- Dataset entries:
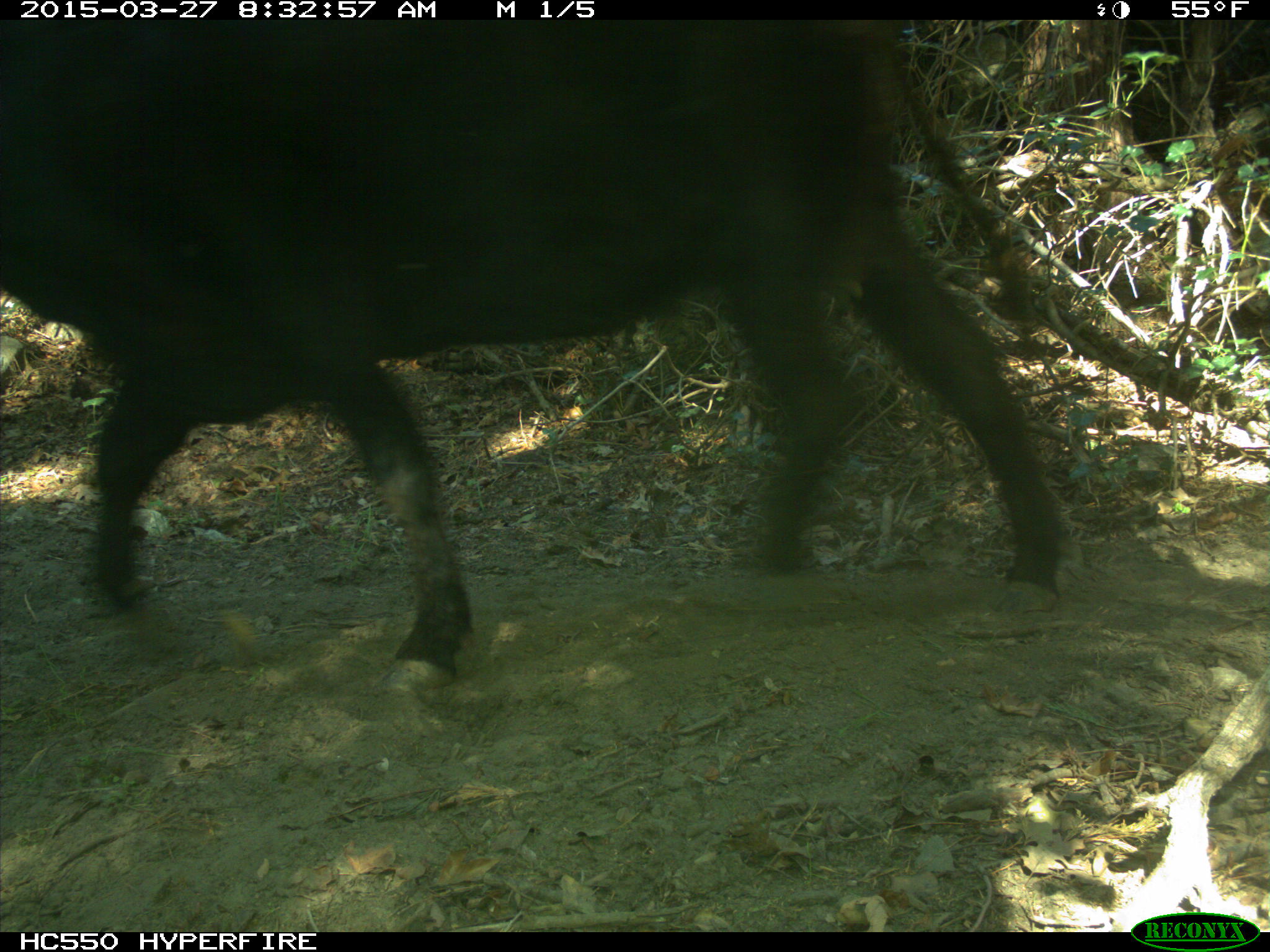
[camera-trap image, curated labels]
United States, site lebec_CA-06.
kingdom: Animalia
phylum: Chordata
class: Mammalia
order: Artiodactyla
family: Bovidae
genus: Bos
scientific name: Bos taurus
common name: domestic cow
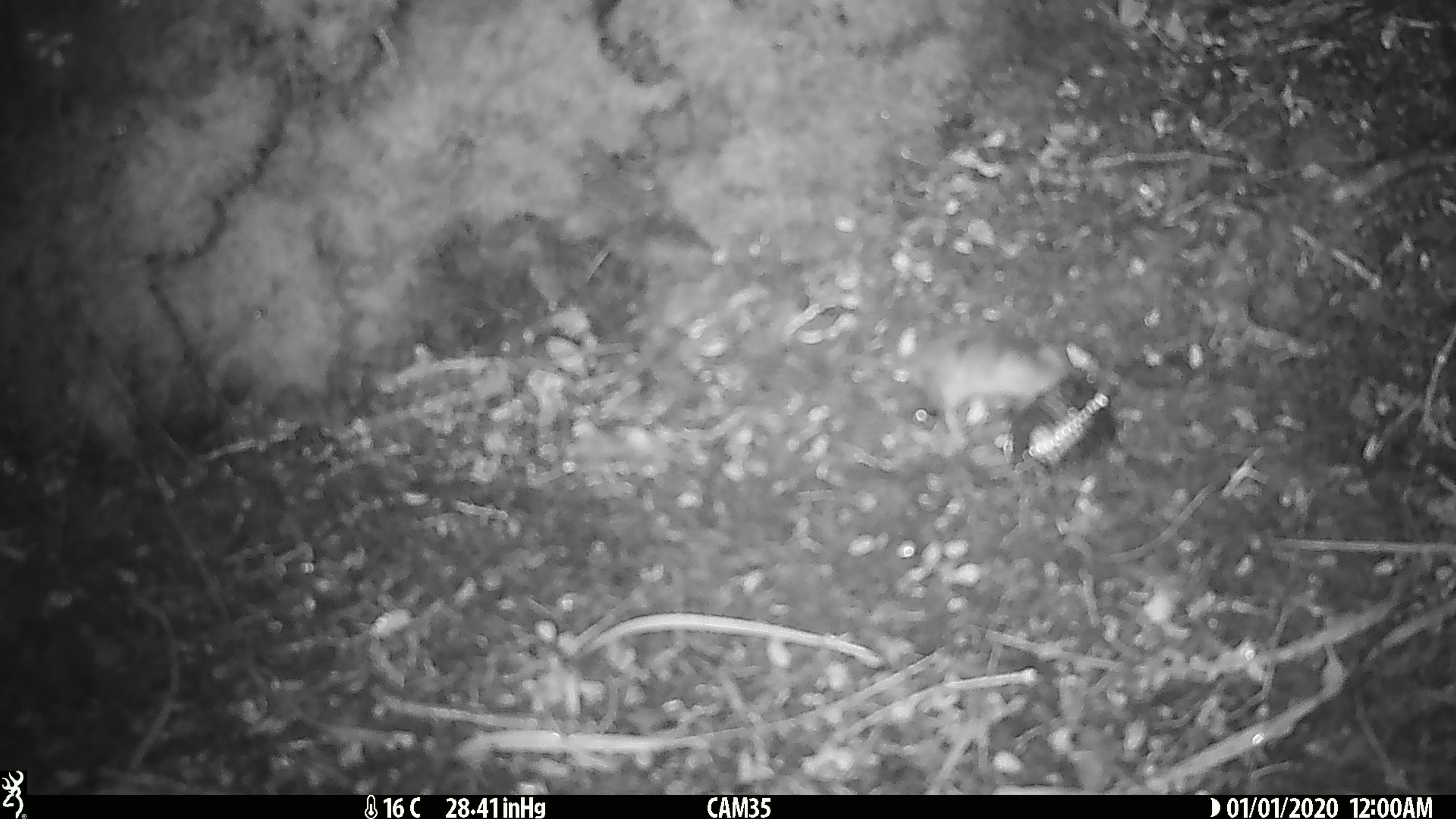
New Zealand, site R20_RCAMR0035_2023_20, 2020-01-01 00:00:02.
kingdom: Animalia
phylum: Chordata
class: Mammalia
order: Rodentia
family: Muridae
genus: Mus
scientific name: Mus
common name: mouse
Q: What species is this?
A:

- Work order:
Retype the records exactly, but skip the pictures.

- Exercise response:
[camera-trap image, curated labels]
United States, site lebec_CA-06.
kingdom: Animalia
phylum: Chordata
class: Mammalia
order: Artiodactyla
family: Bovidae
genus: Bos
scientific name: Bos taurus
common name: domestic cow
New Zealand, site R20_RCAMR0035_2023_20, 2020-01-01 00:00:02.
kingdom: Animalia
phylum: Chordata
class: Mammalia
order: Rodentia
family: Muridae
genus: Mus
scientific name: Mus
common name: mouse
Q: What species is this?
A:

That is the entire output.